Since you do not have the appropriate test equipment, the best test will be to shoot a few test rolls and examine the outcome. That being said: Seek out a local minilab photofinisher; they should have an instrument called a densitometer. This is a device that passes a beam of light through developed photographic film and assigns a numerical value to the amount of light that makes it through the material.
Procure a gray card from a photo dealer. The gray card has gray surface that reflects 18% of the ambient light. Use a film camera loaded with a moderate speed film. Compose a picture making sure the gray card is predominant in the scene. Make sure the image of the gray card comprises about ¼ of image area. Use the light meter to read the exposure settings using the just the gray card as the target. The meter placement must be such that it receives only the reflected light from the gray card.
Shoot a series of pictures that include and bracket the meter reading setting. I suggest 1 or perhaps ½ f-stop increments. Use placards included in the scene so you can correctly identify each frame and the exposure used. Use only the camera’s aperture setting to make this series, the shutter speed to be constant.

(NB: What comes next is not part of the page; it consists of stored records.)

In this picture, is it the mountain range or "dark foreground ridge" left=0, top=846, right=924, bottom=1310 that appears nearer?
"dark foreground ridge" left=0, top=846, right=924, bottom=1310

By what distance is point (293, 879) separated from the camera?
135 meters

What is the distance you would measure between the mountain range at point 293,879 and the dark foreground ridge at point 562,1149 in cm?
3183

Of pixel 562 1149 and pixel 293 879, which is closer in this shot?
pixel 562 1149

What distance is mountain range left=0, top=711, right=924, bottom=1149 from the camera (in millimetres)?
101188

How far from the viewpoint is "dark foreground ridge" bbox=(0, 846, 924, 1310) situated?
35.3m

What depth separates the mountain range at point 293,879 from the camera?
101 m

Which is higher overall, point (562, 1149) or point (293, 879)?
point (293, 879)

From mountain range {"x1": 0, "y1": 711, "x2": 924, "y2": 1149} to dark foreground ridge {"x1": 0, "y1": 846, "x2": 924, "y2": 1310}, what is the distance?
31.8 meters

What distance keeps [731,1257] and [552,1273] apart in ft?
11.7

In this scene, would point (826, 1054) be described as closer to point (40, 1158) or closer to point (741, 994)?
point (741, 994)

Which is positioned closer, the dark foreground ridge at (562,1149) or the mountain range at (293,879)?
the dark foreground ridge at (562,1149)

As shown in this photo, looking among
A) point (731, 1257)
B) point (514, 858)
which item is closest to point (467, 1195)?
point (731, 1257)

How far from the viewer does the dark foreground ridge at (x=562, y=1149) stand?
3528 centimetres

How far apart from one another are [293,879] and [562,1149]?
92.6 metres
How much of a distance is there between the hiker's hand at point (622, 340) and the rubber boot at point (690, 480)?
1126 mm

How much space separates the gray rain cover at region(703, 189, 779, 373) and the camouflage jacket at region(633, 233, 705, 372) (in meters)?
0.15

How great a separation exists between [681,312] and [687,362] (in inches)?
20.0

Have the roll developed by the photofinisher. Have the photofinisher read the values of the gray card with the densitometer. If black & white film, have them read the visual values (Yellow filter). The visual value trims the instruments response so it matches the human eye. If the test is preformed using color negative film, the Red reading is the significant value.
The densitometer returns values in density units. This is the language of photo science. The 18% gray card reads the log base 10 value of 18% = log of 18 ÷ 100 =0.18 now 1/0.18 = 5.556 now log base 10 of 5.556 = 0.75. This is the value you are looking for. A spot-on exposure of a gray card provided the developing is spot on, reads 0.75. This value on the film is elevated by the value of the clear film (base fog). Suppose the base fog reads 0.10, then the gray card will read 0.75 + 0.10 =0.85.
Now each f-stop delta (change) elevates or depresses this reading. The delta for 1 f=stop is 0.30. However, this assumes a gamma of 1. Pictorial films with a gamma of 1 are too contrasty. Pictorial films generally have a gamma of 0.8. This being true, the delta for 1 f-stop change is 0.30 X 0.8 = 0.24. In other words a 1 f-stop over exposure will read 0.85 + 0.24 = 0.99, whereas a 1 f-stop under exposure reads 0.85 – 0.24 = 0.61. The delta for 1/3 f-stop is 0.08; the delta for 1/2 f-stop is 0.12.
By now you know this post is filled with gobbledygook, meaning there are lots of pitfalls to run a test on your meter. In closing, a visual trial and error test is likely best as opposed to using instrumentation.